▸ **Exercise brief**
Your copy of the listing should match it exactly, only without pictures.

===== Supplied information

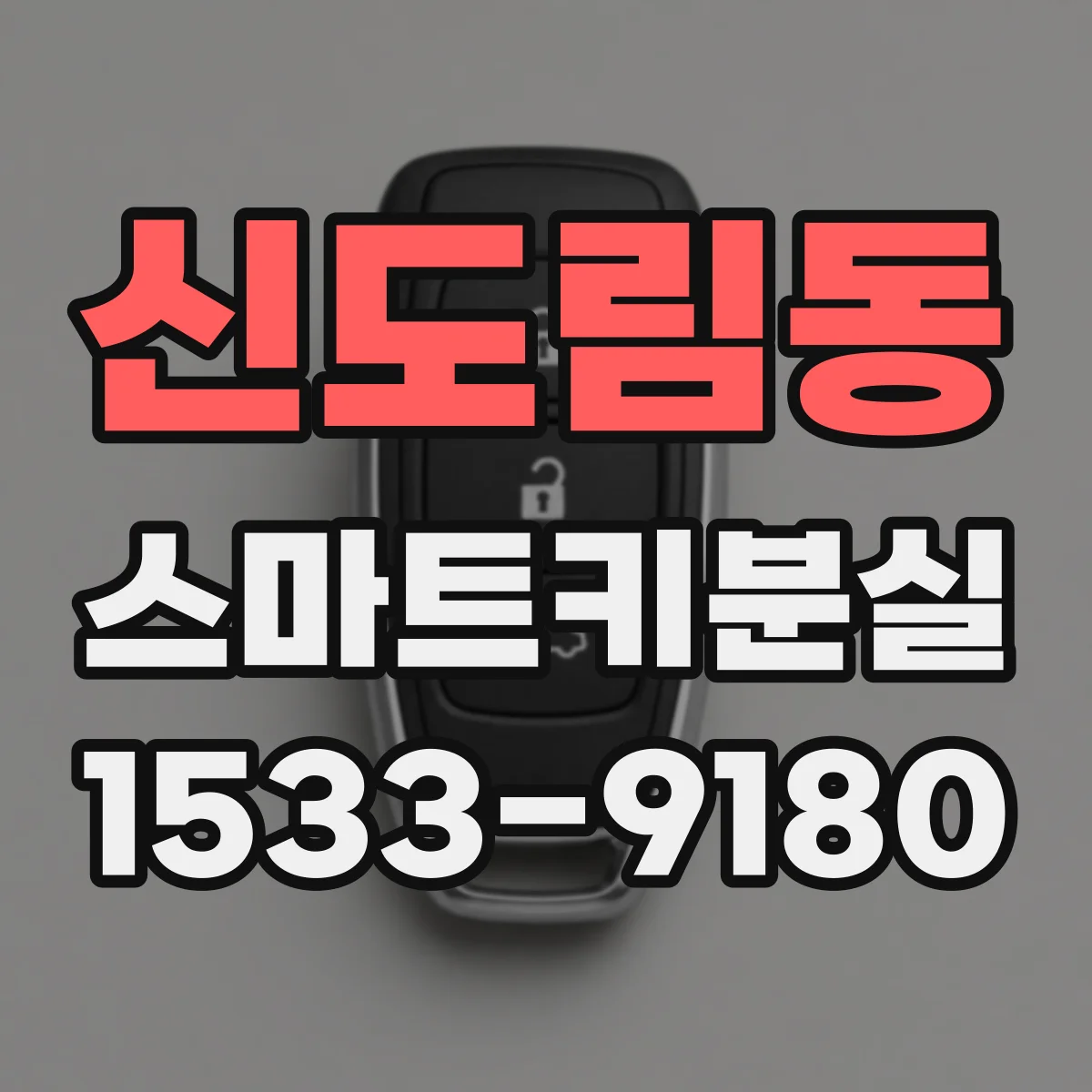 신도림동 스마트키분실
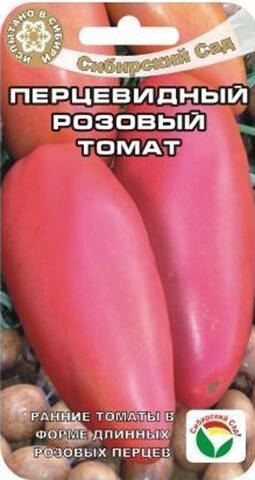 Семена томата Перцевидный Розовый 20шт (Сибирский Сад) описание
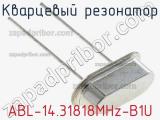 Кварцевый резонатор ABL-14.31818MHz-B1U 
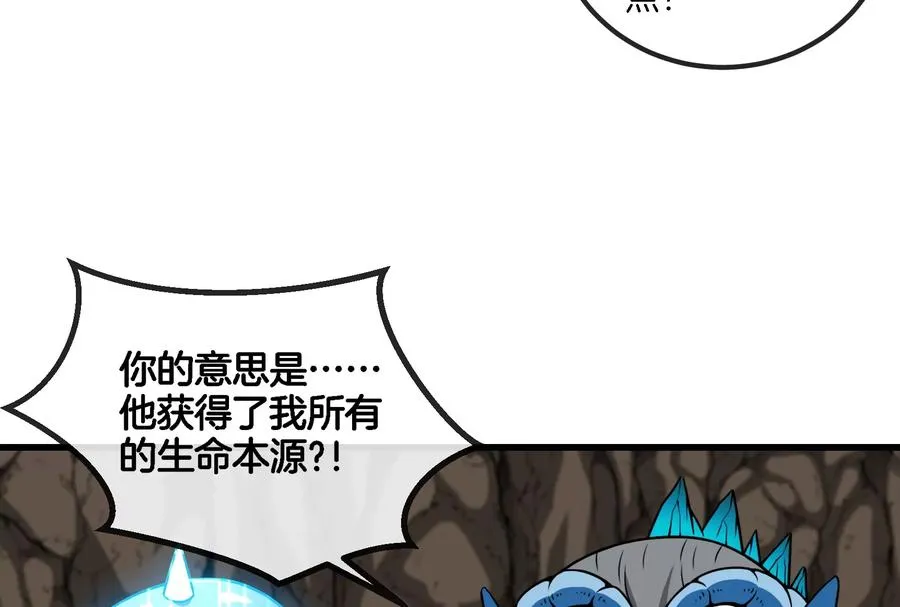 第57话 人类异能者20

==========

▸ **Answer section**
 신도림동 스마트키분실
 Семена томата Перцевидный Розовый 20шт (Сибирский Сад) описание
 Кварцевый резонатор ABL-14.31818MHz-B1U 
 第57话 人类异能者20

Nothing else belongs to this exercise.